(TRECHO DA REPORTAGEM):
MARIO CESAR CARVALHO; NELSON BLECHER
DA REPORTAGEM LOCAL

Indústria da solidão faz girar R$ 4OO mi
Grupo que mais cresce na Grande São Paulo, solitários esquentam negócios que vão de congelados a bingo
Mercado descobre filão, mas os que vivem sós reclamam da falta de produtos
MARIO CESAR CARVALHO
NELSON BLECHER
Solidão hoje é um negócio de muitos. Os solitários foram descobertos pelo mercado e descobriram o paraíso artificial do consumo.
O grupo dos que vivem sós é o que mais cresce na população da Grande São Paulo e faz girar no país negócios de pelo menos R$ 400 milhões ao ano em oito setores consultados pela Folha.
Equivale ao que a Disney ganhou com o licenciamento mundial de seus personagens em 1994.
Nátia Muniz, 33, diretora de marketing, e Rosana Domingues Costa, 32, gerente de um banco, são duas engrenagenzinhas desta máquina de fazer dinheiro.
Não querem saber de homem em casa e usufruem de toda a parafernália oferecida aos solitários. Nátia faz supermercado, feira e açougue pelo telefone, contrata uma pessoa para cuidar de tudo nos jantares que dá e tem até uma florista que troca seus vasos a cada 15 dias, de quem nunca viu a cara.
Quando precisa pintar o apartamento ou consertar o encanamento, contrata um faz-tudo para gerenciar a obra. Nátia, uma executiva ocupada das 6h30 às 21h com ginástica, massagem, trabalho, aulas de inglês e de dança, desfruta dos serviços.
Rosana é a mulher dos produtos e serviços. Compra comida congelada, frequenta supermercados, lojas de conveniência, locadora de vídeo e ginástica, mas só os que ficam abertos 24 horas.
Os novos serviços funcionam às mil maravilhas. ``Consigo tudo que quero pelo telefone", diz Nátia. Já os produtos padecem dos males de um mercado que começou a ser explorado há cinco anos.
``Um vidro de requeijão tem prazo de validade de dez dias, mas é impossível comer tudo aquilo em dez dias. Queijo minas estraga. Suco de um litro é muito. Pão de forma embolora. Leite estraga na metade da caixinha. É um horror", resume Rosana.
Não é porque não gosta de ganhar dinheiro que a indústria deixou as prateleiras de comida virarem o ``horror" de solitários como Rosana. É que as pesquisas não conseguiam detectar o potencial de consumo dos que vivem sós.
O motivo é o estigma da solidão. A maioria não gosta de admitir que vive só. Só nos últimos anos as mulheres passaram a alardear essa condição para reafirmar a idéia de independência.
``Se você abrir hoje um bar chamado Bar dos Solitários vai à falência no dia seguinte. Solitário quer ser tratado com delicadeza", diz Henrique Schidlow, 56, dono do Zeibar's, um bar para ``singles", o eufemismo para designar quem é solteiro ou descasado.
Os demógrafos perceberam o fenômeno antes. Na década passada, Elza Berquó e Maria Coleta Oliveira notaram que o número dos que vivem sós aumentava numa velocidade duas vezes maior do que a taxa de crescimento da população -5,43% contra 2,77% ao ano entre 1970 e 1980.

(O QUE FAZER):
(a) Copie da reportagem sobre os que vivem sós o trecho que começa nas palavras "MARIO CESAR CARVALHO;" e termina após "personagens em 1994.".
(b) De acordo com a reportagem sobre os que vivem sós, por que a indústria deixou as prateleiras de comida se tornarem um "horror" para os solitários? Responda em até três frases.
(c) Prossiga a reportagem sobre os que vivem sós a partir do ponto em que ela termina.

(MATERIAL FORNECIDO):
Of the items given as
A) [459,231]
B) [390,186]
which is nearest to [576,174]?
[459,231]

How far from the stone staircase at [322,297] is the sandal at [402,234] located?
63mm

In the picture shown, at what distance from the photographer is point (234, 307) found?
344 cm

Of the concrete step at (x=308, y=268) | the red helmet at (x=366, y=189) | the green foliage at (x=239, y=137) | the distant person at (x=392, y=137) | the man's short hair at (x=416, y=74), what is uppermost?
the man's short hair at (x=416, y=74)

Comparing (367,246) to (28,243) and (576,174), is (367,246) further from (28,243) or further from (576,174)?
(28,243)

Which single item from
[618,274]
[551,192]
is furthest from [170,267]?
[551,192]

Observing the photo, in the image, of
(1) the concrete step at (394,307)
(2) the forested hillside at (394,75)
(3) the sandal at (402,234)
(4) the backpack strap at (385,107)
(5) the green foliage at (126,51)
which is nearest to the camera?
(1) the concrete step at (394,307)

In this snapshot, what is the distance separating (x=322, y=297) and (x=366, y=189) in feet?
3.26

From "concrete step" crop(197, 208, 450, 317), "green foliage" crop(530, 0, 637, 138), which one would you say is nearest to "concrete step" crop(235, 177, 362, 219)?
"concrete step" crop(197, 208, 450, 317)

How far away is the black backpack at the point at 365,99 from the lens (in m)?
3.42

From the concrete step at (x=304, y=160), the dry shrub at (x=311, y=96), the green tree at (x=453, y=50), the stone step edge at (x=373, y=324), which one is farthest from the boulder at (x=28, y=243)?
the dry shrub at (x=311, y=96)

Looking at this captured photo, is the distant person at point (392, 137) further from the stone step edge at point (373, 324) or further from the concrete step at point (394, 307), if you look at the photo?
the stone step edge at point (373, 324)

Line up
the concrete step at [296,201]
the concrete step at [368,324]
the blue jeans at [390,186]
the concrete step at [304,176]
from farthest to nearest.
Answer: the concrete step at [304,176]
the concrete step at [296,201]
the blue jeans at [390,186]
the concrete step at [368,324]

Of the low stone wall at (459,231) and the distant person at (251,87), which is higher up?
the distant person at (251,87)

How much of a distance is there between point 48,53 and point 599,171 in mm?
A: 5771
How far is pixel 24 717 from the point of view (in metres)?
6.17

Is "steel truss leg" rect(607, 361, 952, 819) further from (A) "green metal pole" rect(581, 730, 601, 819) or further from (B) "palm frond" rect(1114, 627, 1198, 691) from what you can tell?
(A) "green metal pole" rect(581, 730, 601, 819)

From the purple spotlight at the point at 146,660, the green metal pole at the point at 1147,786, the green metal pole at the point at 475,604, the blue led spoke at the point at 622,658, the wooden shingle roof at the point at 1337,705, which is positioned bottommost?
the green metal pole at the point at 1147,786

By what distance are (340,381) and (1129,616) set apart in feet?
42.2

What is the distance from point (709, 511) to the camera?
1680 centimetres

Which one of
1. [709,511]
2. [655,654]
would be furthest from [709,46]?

(EM RESPOSTA):
(a)
MARIO CESAR CARVALHO; NELSON BLECHER
DA REPORTAGEM LOCAL

Indústria da solidão faz girar R$ 4OO mi
Grupo que mais cresce na Grande São Paulo, solitários esquentam negócios que vão de congelados a bingo
Mercado descobre filão, mas os que vivem sós reclamam da falta de produtos
MARIO CESAR CARVALHO
NELSON BLECHER
Solidão hoje é um negócio de muitos. Os solitários foram descobertos pelo mercado e descobriram o paraíso artificial do consumo.
O grupo dos que vivem sós é o que mais cresce na população da Grande São Paulo e faz girar no país negócios de pelo menos R$ 400 milhões ao ano em oito setores consultados pela Folha.
Equivale ao que a Disney ganhou com o licenciamento mundial de seus personagens em 1994.

(b) As pesquisas não conseguiam detectar o potencial de consumo dos que vivem sós. Isso se devia ao estigma da solidão, já que a maioria não gosta de admitir que vive só.

(c)
Na Grande São Paulo, a velocidade é ainda maior. Os solitários cresceram num ritmo quatro vezes maior do que o do total da população entre 1990 e 1994. Passou de 5,6% dos habitantes para 6,6%, um salto de 32,64%, segundo o Seade (Fundação Sistema Estadual de Análise de Dados).
Os que vivem sozinhos são o grupo que mais cresce porque as mulheres tem uma expectativa de vida maior dos que os homens (73 anos contra 65 no Estado de São Paulo), porque está aumentando o número de separações e porque mulheres e jovens estão buscando mais autonomia, explica Maria Coleta Oliveira, 49, coordenadora do Núcleo de Estudos da População da Unicamp. Entre solitários acima de 60 anos, as mulheres são maioria (54,9%).
Não são pés-rapados os solitários que se multiplicam em São Paulo. Segundo o Seade, é nessa faixa que se concentra o menor número de miseráveis -só 4% ganham menos de R$ 50 ao mês enquanto em famílias de quatro pessoas a taxa alcança 23,8%.
A indústria corre atrás desse público. O item pratos prontos e congelados, um dos indicadores do universo ``single", saltou de 21º lugar no ranking de lançamentos para o 5º entre 1993 e 1994.
Pesquisa da Sadia revela que 88% dos consumidores desses pratos estão no topo da pirâmide de renda. O Pão de Açúcar percebeu que era relapso com essa freguesia e busca fornecedores para pacote de leite com meio litro.
Só nos 270 bingos do país, nos quais os solitários formam 40% da freguesia, eles devem desembolsar R$ 48 milhões este ano, segundo a associação nacional do setor.
O mercado de carentes que não se arriscam a sair de casa é um pouco menor.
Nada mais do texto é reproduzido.